数据结构-堆

堆（数据结构）：堆可以被看成是一棵树，如：堆排序。

数组堆实现代码:

#include <iostream>
#define MAX 11
using namespace std;
typedef struct Heap
{
	int nSize; //堆大小
	int *pnData;	//存放堆元素
}ARRAYHEAP,*LPARRAYHEAP;

//调整位置
int PosKey(LPARRAYHEAP pHeap, int nPos)
{
	while (nPos > 1)
	{
		int nMax = pHeap->pnData[nPos];
		int nParent = nPos / 2;
		if (nMax > pHeap->pnData[nParent])
		{
			//当前的值大于了父结点的值  ----向上渗透
			pHeap->pnData[nPos] = pHeap->pnData[nParent];
			pHeap->pnData[nParent] = nMax;
			//交换序号
			nPos = nParent;
		}
		else
		{
			break;
		}
	}
	return 1;
}
//插入结点
int InsertNode(LPARRAYHEAP pHeap, int nData)
{
	//堆元素增加
	++pHeap->nSize;
	//无规则入栈
	pHeap->pnData[pHeap->nSize] = nData;
	//pHeap->nSize 就等于下标
	PosKey(pHeap, pHeap->nSize);
	return 1;

}
//根结点大于孩子结点的值，左右是没有 关系
//分堆进行比较  1 2 4 8 16
int PopMaxHeap(LPARRAYHEAP pHeap)
{
	//层次遍历
	int nMax = pHeap->pnData[1];  //0 小标没有 
	int nPos = 1;
	int nChild = nPos * 2;
	while (nChild <= pHeap->nSize)
	{
		int nTemp = pHeap->pnData[nChild]; //每一层中第一个元素
		//进行左右比较，nChild下标下面的元素和nChild+1 元素进行比较 
		if (nChild + 1 <= pHeap->nSize&&nTemp < pHeap->pnData[nChild + 1])
++++++++++++++++++++
根据上面关于堆的文本作答：
1. 宏 MAX 被定义为多少？
2. 结构体 Heap 中表示堆大小的成员叫什么名字？
3. InsertNode 函数放入新元素后，调用哪个函数来调整位置？
下方各行来自另一个来源。

→ **记录数据**:
++++++++++++++++++++
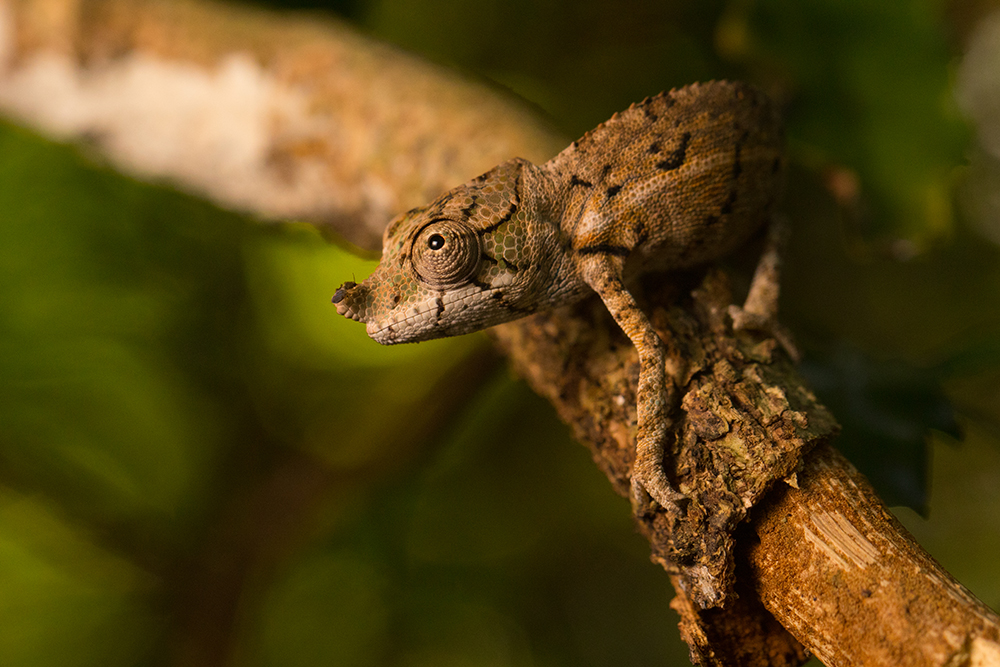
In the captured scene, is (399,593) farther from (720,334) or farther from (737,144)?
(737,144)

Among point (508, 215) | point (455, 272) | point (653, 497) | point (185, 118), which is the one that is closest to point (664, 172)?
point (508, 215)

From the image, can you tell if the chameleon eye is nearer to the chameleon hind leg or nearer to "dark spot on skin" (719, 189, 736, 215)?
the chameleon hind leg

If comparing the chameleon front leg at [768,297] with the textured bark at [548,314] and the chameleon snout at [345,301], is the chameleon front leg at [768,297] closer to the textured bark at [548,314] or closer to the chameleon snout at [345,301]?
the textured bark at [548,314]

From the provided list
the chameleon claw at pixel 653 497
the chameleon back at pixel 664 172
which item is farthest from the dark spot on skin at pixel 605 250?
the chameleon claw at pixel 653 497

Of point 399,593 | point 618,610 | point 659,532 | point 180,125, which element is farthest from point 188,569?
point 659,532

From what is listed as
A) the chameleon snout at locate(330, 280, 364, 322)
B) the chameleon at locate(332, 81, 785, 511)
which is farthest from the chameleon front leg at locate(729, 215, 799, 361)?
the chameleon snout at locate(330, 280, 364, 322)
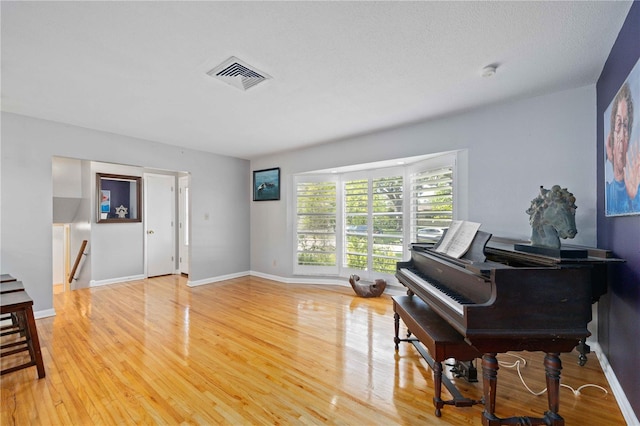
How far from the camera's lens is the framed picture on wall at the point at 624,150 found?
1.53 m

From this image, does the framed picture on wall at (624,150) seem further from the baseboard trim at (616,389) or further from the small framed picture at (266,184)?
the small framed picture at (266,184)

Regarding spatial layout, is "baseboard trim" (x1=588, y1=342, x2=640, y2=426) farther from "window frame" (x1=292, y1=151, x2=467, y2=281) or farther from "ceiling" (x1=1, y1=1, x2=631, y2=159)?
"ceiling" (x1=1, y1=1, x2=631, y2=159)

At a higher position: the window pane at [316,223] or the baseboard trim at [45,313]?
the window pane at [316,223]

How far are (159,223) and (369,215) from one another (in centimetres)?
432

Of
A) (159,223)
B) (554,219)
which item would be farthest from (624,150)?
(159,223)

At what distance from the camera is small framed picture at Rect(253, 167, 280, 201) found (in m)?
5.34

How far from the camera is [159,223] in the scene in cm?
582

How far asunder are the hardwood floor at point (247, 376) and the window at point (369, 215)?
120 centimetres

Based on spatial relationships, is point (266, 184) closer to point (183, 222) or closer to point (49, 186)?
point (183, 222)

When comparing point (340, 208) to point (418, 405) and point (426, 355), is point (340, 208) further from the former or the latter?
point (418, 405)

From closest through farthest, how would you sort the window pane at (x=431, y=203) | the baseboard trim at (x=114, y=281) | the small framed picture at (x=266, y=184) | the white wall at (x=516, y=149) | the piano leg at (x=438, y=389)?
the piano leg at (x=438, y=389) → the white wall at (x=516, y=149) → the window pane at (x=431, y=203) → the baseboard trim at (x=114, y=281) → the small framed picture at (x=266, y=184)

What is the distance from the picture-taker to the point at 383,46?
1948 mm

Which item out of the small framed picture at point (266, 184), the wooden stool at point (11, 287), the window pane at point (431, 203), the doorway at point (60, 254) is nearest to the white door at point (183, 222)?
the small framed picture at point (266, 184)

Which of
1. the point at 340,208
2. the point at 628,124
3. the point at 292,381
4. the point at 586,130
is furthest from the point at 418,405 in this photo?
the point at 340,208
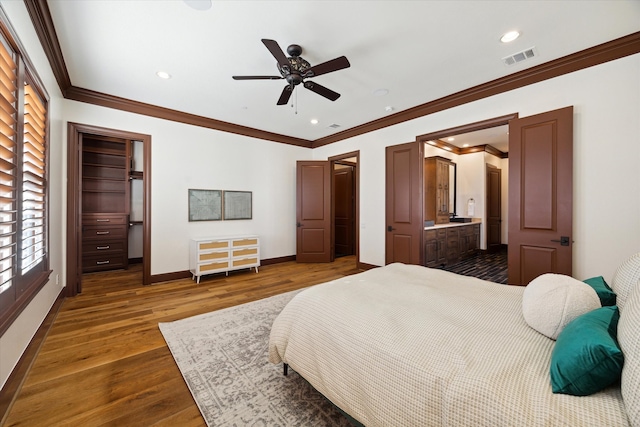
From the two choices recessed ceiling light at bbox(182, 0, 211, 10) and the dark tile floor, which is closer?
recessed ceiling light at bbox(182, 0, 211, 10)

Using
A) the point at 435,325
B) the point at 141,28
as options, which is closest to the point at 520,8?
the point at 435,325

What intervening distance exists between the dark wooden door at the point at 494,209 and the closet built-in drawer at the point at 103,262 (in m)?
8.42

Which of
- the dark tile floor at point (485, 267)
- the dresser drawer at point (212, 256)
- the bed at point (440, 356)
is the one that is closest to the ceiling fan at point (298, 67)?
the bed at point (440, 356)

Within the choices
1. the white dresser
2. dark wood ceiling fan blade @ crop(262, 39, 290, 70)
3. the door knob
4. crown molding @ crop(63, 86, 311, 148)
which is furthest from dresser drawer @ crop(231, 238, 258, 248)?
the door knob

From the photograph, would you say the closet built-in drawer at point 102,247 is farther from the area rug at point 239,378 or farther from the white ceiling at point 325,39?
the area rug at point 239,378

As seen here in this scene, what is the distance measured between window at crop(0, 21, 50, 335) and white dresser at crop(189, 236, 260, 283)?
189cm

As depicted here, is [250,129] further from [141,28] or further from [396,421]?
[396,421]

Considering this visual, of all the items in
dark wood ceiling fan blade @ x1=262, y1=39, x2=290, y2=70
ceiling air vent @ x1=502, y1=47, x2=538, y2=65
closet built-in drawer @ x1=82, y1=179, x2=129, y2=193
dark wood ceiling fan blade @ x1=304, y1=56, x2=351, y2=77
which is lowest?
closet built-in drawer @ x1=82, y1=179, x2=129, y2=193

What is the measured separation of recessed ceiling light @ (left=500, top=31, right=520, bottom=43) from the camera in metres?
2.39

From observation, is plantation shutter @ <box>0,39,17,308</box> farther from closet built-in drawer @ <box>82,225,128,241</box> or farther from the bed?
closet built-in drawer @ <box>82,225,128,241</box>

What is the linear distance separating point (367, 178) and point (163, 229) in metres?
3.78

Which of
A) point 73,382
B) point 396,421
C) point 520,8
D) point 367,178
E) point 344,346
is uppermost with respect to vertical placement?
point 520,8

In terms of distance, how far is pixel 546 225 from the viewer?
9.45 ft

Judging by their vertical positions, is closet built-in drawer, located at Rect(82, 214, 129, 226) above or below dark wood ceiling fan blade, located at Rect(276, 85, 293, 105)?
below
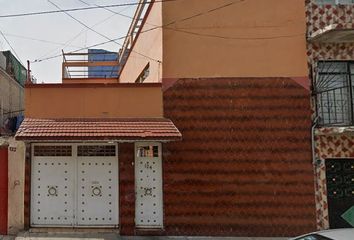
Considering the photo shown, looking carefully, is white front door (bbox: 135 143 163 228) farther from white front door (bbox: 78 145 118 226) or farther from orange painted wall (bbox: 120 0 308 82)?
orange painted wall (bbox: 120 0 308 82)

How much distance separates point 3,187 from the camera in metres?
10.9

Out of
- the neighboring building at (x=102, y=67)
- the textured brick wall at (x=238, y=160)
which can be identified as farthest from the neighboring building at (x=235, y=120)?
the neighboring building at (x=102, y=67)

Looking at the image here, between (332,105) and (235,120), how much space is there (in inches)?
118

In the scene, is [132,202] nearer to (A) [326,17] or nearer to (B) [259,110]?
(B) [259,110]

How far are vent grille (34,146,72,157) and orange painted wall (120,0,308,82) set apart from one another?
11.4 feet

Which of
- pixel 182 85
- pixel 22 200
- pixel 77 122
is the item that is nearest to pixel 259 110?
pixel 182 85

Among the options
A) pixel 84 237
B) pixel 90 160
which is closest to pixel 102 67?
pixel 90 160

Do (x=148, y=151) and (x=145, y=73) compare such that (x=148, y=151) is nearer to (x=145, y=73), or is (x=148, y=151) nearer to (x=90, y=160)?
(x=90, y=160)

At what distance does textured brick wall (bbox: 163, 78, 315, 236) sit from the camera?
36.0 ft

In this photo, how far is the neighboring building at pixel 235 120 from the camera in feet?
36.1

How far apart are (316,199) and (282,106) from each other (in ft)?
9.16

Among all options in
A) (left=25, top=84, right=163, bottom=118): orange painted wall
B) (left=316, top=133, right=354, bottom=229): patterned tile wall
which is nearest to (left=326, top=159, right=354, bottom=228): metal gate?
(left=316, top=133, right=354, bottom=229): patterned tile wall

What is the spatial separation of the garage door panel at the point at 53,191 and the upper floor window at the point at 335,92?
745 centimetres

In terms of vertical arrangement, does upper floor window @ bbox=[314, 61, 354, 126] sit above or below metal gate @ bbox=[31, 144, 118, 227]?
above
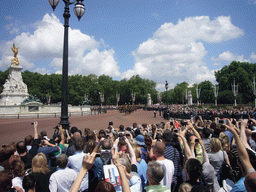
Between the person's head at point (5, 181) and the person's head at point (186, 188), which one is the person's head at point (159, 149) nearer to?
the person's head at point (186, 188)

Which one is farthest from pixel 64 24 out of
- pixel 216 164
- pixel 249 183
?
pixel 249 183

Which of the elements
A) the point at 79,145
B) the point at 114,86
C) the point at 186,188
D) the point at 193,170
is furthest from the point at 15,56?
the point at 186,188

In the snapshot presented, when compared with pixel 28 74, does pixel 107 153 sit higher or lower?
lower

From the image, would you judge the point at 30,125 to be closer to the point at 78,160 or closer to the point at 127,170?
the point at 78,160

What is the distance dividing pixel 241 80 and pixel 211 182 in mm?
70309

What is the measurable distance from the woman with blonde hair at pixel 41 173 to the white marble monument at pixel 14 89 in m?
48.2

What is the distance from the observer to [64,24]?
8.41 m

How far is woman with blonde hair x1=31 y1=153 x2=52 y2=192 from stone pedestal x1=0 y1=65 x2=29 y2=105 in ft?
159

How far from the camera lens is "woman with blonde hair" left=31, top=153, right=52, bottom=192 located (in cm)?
++++++++++++++++++++
→ **完整回答**:
1. 11
2. nSize
3. PosKey